Clause 4: The method of any one of Clauses 1-3, wherein sampling the plurality of frames comprises sampling one or more of the plurality of frames randomly.

Clause 5: The method of any one of Clauses 1-4, wherein sampling the plurality of frames comprises: inputting a set of frames of the sequence of frames into a second machine learning model; and obtaining as output from the second machine learning model, based on the input set of frames of the sequence of frames, an indication of one or more of the plurality of frames.

Clause 6: The method of any one of Clauses 1-5, wherein sampling the plurality of frames comprises: sampling one or more of the plurality of frames according to an initial distribution associated with a set of frames of the sequence of frames.

Clause 7: The method of any one of Clauses 1-6, wherein sampling the plurality of frames comprises: sampling one or more of the plurality of frames according to a respective weight associated with each frame of a set of frames of the sequence of frames.

Clause 8: The method of Clause 7, wherein sampling the one or more of the plurality of frames according to the respective weight associated with each frame of the set of frames comprises: generating a distribution based on the respective weight associated with each frame of the set of frames; and sampling the one or more of the plurality of frames according to the distribution.

Clause 9: The method of Clause 8, wherein the distribution comprises a multimodal distribution.

Clause 10: The method of Clause 9, wherein generating the distribution comprises: generating the multimodal distribution, wherein each mode of the multimodal distribution corresponds to a respective frame of the set of frames, and wherein a respective variance for each mode of the multimodal distribution is based on the respective weight for the respective frame.

Clause 11: The method of any one of Clauses 7-10, further comprising: generating the respective weight associated with each frame of the set of frames based on a previous sample of frames of a previous sequence of frames.

Clause 12: The method of Clause 11, wherein the sequence of frames and the previous sequence of frames share one or more frames.

Clause 13: The method of any one of Clauses 11-12, wherein generating the respective weight associated with each frame of the set of frames based on the previous sample of frames of the previous sequence of frames comprises: inputting the previous sample of frames into a second machine learning model configured to output the respective weight associated with each frame of the set of frames.

Clause 14: The method of Clause 13, further comprising: inputting one or more of the plurality of frames into the second machine learning model to generate one or more second weights associated with the one or more of the plurality of frames; and inputting the one or more second weights into the first machine learning model, wherein the output from the first machine learning model is based on the one or more second weights.

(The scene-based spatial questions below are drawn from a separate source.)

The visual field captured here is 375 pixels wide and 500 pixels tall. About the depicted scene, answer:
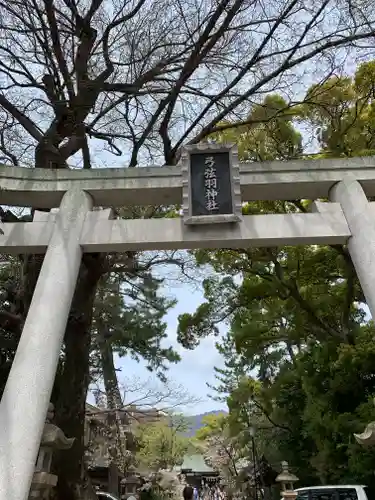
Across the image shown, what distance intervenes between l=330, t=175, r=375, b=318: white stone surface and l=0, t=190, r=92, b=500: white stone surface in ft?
10.7

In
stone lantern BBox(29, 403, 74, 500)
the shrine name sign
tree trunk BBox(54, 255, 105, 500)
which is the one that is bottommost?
stone lantern BBox(29, 403, 74, 500)

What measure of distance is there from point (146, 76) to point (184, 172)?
2990 millimetres

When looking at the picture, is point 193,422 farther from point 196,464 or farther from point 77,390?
point 77,390

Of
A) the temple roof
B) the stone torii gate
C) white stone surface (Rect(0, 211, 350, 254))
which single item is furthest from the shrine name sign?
the temple roof

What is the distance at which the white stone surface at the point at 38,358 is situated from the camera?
421cm

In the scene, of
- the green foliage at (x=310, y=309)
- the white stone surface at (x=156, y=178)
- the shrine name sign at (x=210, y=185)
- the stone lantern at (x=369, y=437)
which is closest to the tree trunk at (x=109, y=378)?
the green foliage at (x=310, y=309)

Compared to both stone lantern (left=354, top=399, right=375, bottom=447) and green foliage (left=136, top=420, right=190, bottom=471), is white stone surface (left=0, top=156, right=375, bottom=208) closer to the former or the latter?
stone lantern (left=354, top=399, right=375, bottom=447)

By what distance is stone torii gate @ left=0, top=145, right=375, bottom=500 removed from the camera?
17.0 ft

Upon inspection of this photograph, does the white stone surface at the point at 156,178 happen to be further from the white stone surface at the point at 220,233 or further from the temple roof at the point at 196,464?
the temple roof at the point at 196,464

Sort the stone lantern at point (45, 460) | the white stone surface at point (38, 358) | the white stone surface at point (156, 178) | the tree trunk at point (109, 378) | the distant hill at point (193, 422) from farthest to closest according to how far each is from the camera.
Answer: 1. the distant hill at point (193, 422)
2. the tree trunk at point (109, 378)
3. the white stone surface at point (156, 178)
4. the stone lantern at point (45, 460)
5. the white stone surface at point (38, 358)

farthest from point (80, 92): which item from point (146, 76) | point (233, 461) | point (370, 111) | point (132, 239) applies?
point (233, 461)

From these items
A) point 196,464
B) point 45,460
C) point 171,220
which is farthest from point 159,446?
point 171,220

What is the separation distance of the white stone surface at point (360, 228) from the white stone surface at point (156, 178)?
171 millimetres

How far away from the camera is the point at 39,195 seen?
6.23 meters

Clause 15: The method of any one of Clauses 7-14, wherein sampling the plurality of frames comprises: sampling at least one of the plurality of frames randomly.

Clause 16: The method of any one of Clauses 1-15, further comprising: inputting one or more of the plurality of frames into a second machine learning model to generate one or more weights associated with the one or more of the plurality of frames; and inputting the one or more weights into the first machine learning model, wherein the output from the first machine learning model is based on the one or more weights.

Clause 17: The method of any one of Clauses 1-16, wherein obtaining the at least one of the identity or the location corresponding to the one or more objects in the plurality of frames comprises: tracking the one or more objects across the plurality of frames; and generating a respective trajectory for each object of the one or more objects.

Clause 18: The method of any one of Clauses 1-17, further comprising communicating the output from the first machine learning model via a modem coupled to one or more antennas.

Clause 19: The method of Clause 18, wherein the modem and the one or more antennas are integrated into one of a vehicle, an extra-reality device, or a mobile device.

Clause 20: The method of any one of Clauses 1-14, further comprising acquiring the sequence of frames from at least one image sensor.

Clause 21: One or more apparatuses, comprising: one or more memories comprising executable instructions; and one or more processors configured to execute the executable instructions and cause the one or more apparatuses to perform a method in accordance with any one of clauses 1-20.

Clause 22: One or more apparatuses, comprising: one or more memories; and one or more processors, coupled to the one or more memories, configured to cause the one or more apparatuses to perform a method in accordance with any one of Clauses 1-20.

Clause 23: One or more apparatuses, comprising: one or more memories; and one or more processors, coupled to the one or more memories, configured to perform a method in accordance with any one of Clauses 1-20.

Clause 24: One or more apparatuses, comprising means for performing a method in accordance with any one of Clauses 1-20.

Clause 25: One or more non-transitory computer-readable media comprising executable instructions that, when executed by one or more processors of one or more apparatuses, cause the one or more apparatuses to perform a method in accordance with any one of Clauses 1-20.

Clause 26: One or more computer program products embodied on one or more computer-readable storage media comprising code for performing a method in accordance with any one of Clauses 1-20.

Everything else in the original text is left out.